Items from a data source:
"""

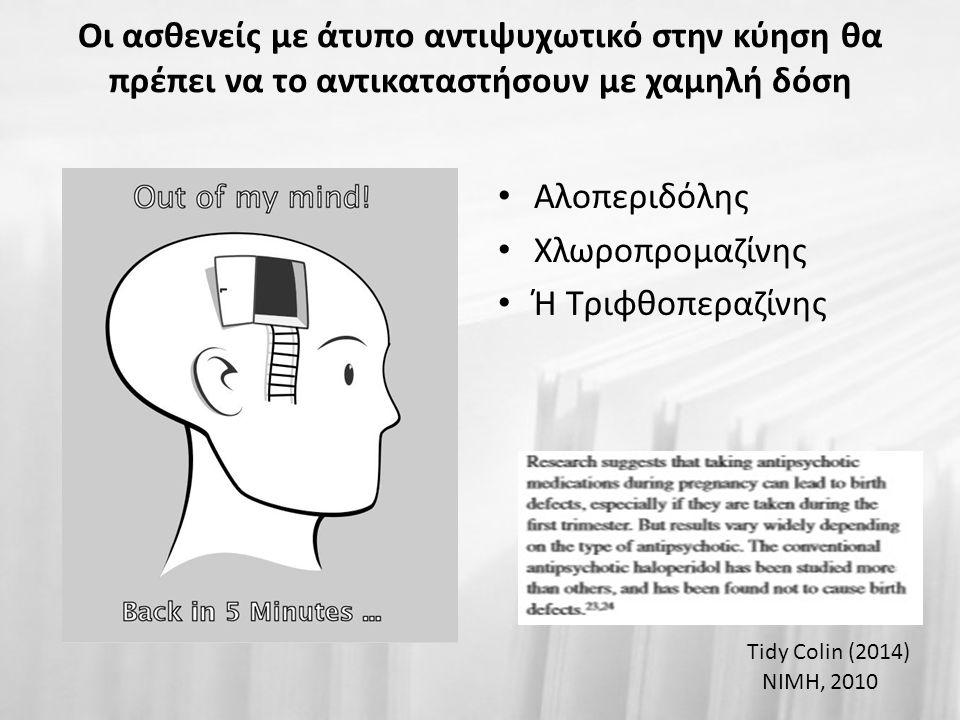 Οι ασθενείς με άτυπο αντιψυχωτικό στην κύηση θα πρέπει να το αντικαταστήσουν με χαμηλή δόση Αλοπεριδόλης Χλωροπρομαζίνης Ή Τριφθοπεραζίνης Tidy Colin (2014) NIMH, 2010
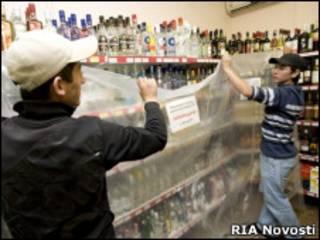 Закрытие витрины с крепким алкоголем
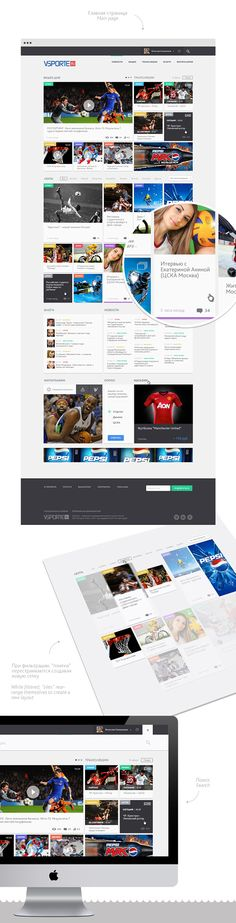 VSPORTE - news, videos and broadcasts on Behance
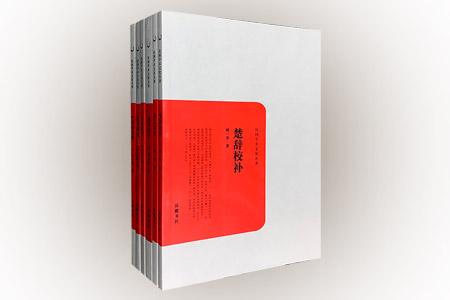 团购:民国学术文化名著6册:诗词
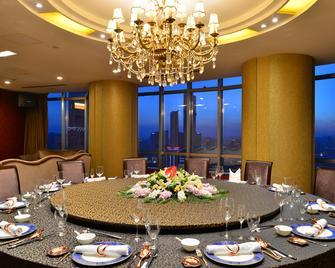 Hotel Nikko Dalian - Dalian - Restaurante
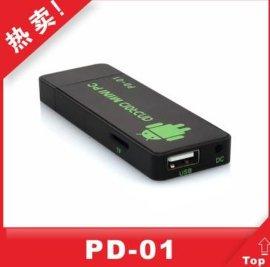 PROPAD PD01 安卓智能电视盒
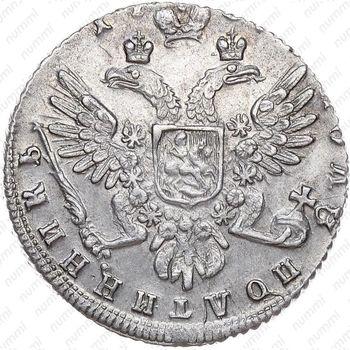 полуполтинник 1739 - Реверс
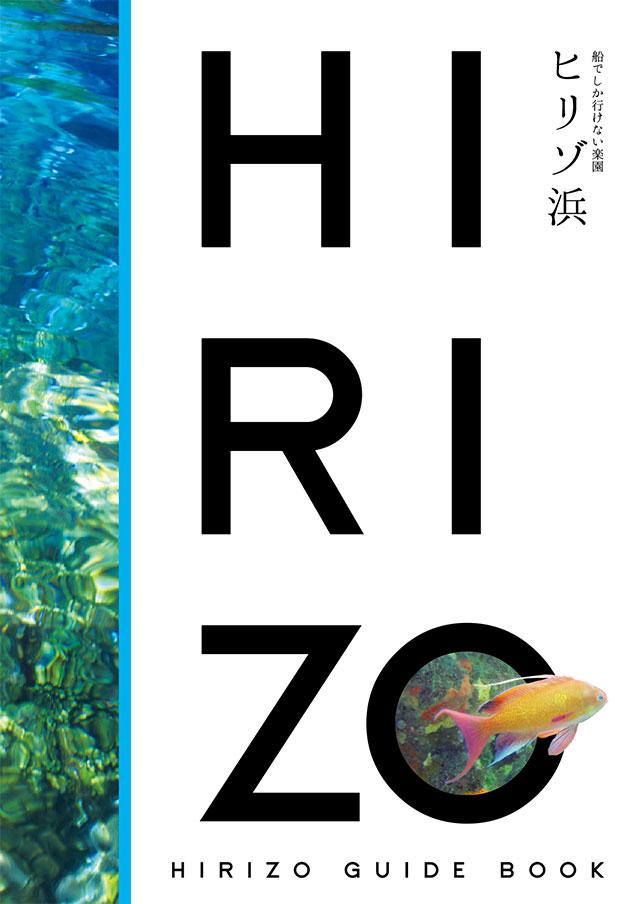 hirizo2017_0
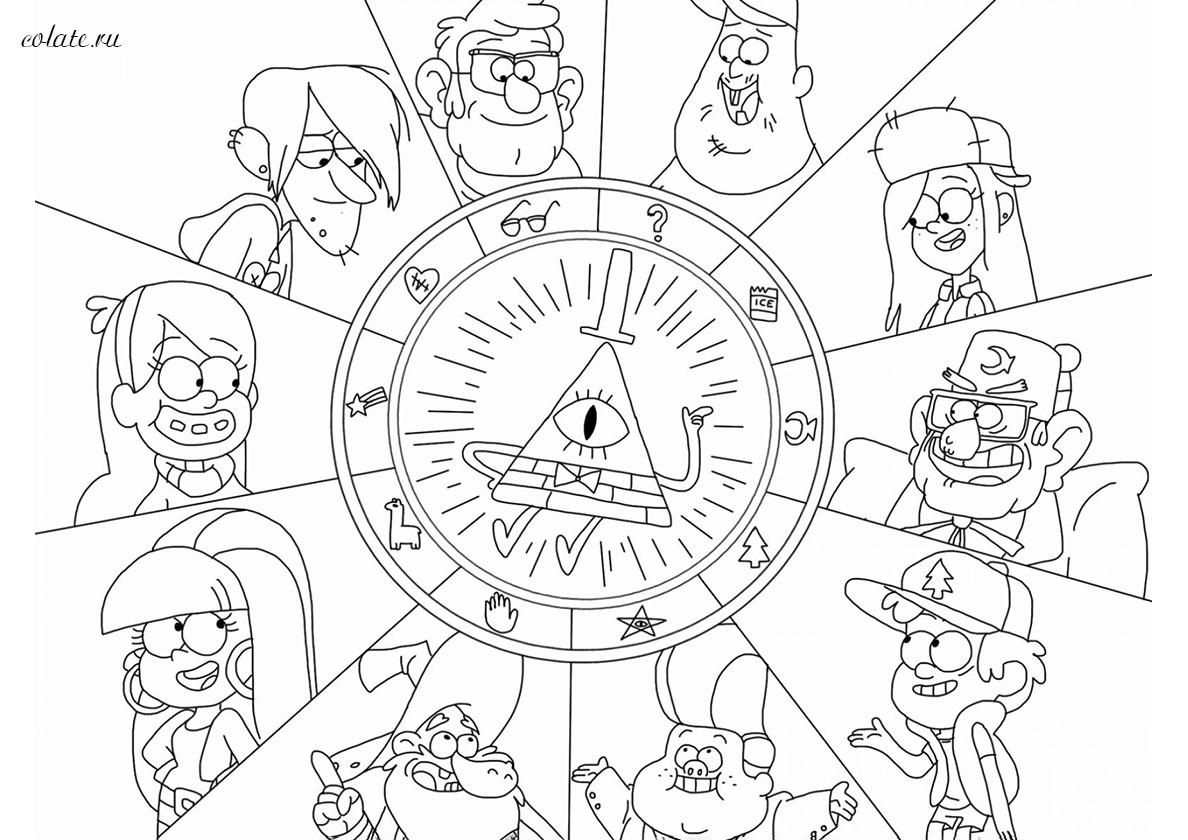 Раскраска Настольная игра распечатать | Гравити Фолз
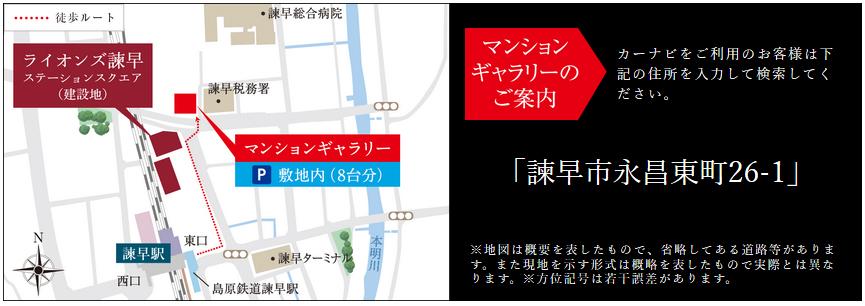 ライオンズ諫早ステーションスクエア:モデルルーム地図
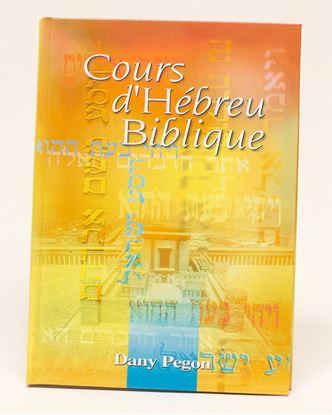 Picture of Cours de l'hébreu biblique avec CD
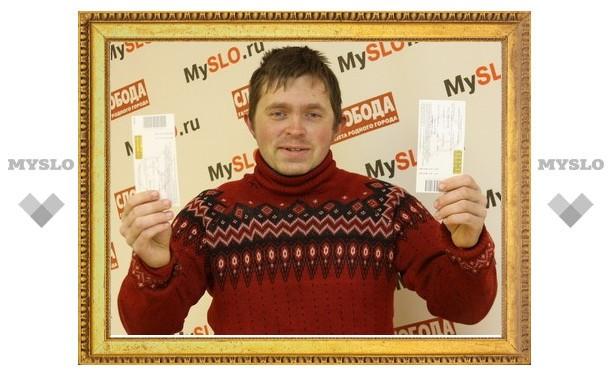 Виктор Семенов поедет на Big Love Show от MySLO.ru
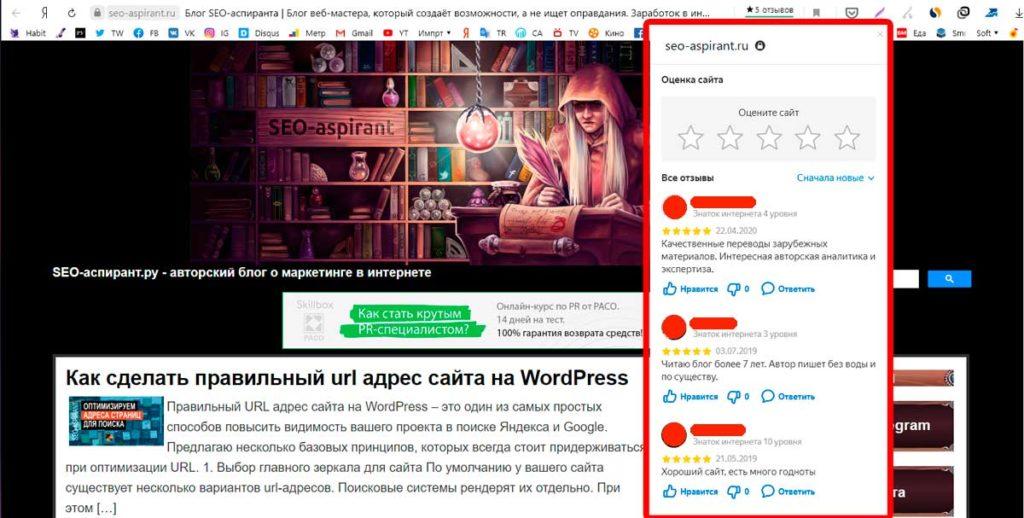 Отзывы о блоге сео-аспиранта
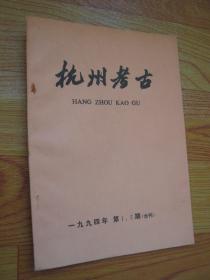 杭州考古——1994年第1.2期(合刊)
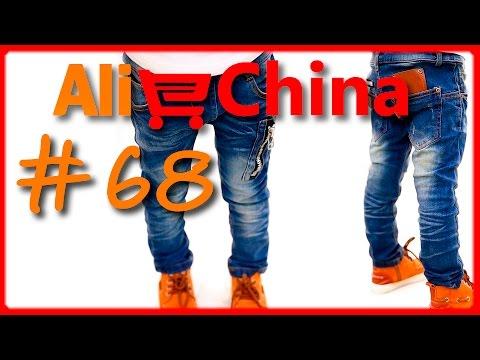 # 68 ПОСЫЛКА с Алиэкспресс / ИЗ КИТАЯ / джинсы на мальчика / РАСПАКОВКА / синие джинсы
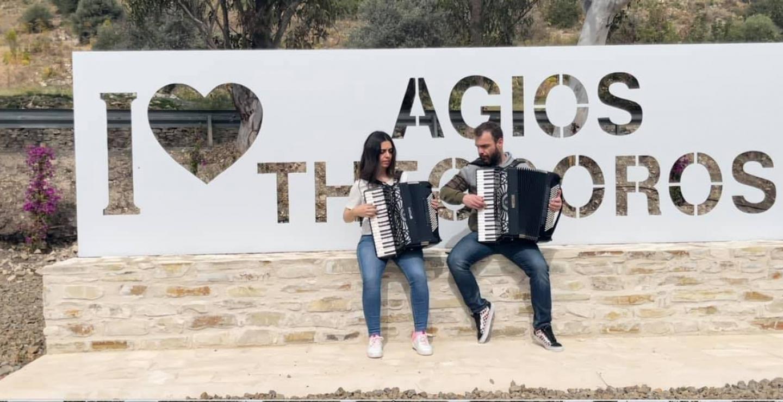 Έρχεται το 3ο Φεστιβάλ Ακορντεόν Κύπρου στον Άγιο Θεόδωρο Λάρνακας
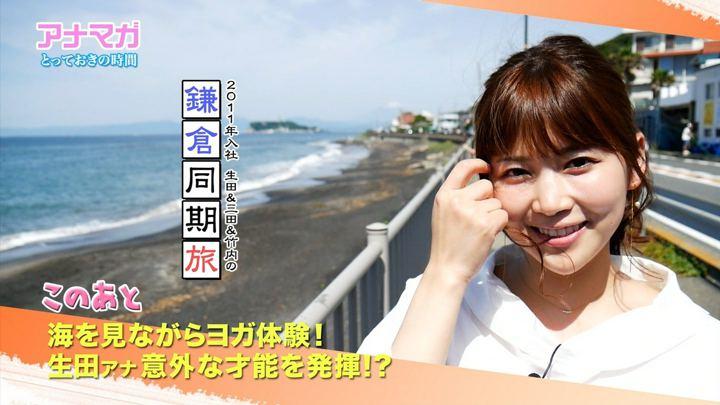 2018年06月27日竹内友佳の画像24枚目
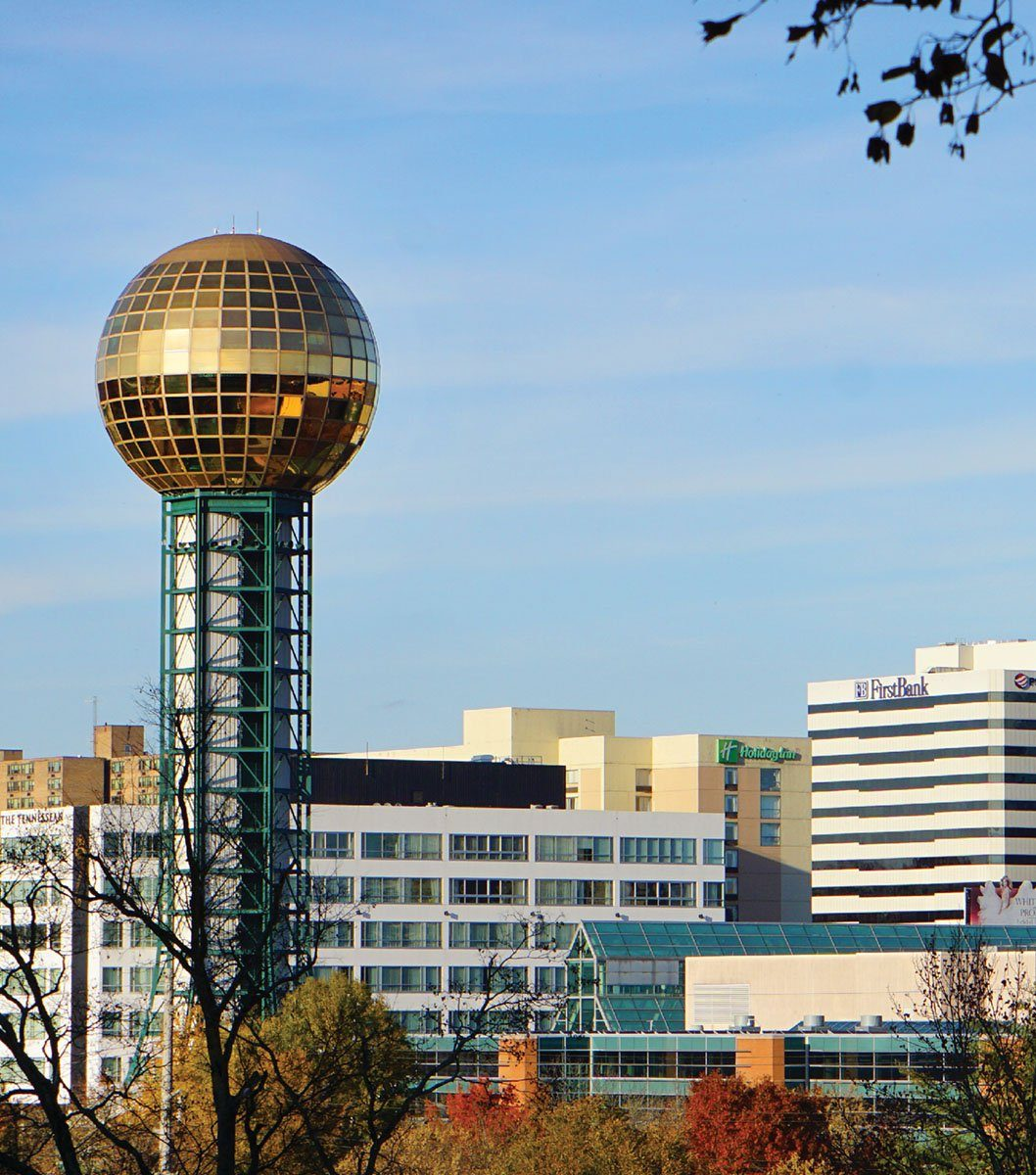 The Knoxville sun sphere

"""

Work request:
Once you reach the line containing "Picture of Cours", print it and every line after it exactly, through the end of the entries, without any pictures.

Exercise solution:
 Picture of Cours de l'hébreu biblique avec CD
 Виктор Семенов поедет на Big Love Show от MySLO.ru
 Отзывы о блоге сео-аспиранта
 杭州考古——1994年第1.2期(合刊)
 # 68 ПОСЫЛКА с Алиэкспресс / ИЗ КИТАЯ / джинсы на мальчика / РАСПАКОВКА / синие джинсы
 Έρχεται το 3ο Φεστιβάλ Ακορντεόν Κύπρου στον Άγιο Θεόδωρο Λάρνακας
 2018年06月27日竹内友佳の画像24枚目
 The Knoxville sun sphere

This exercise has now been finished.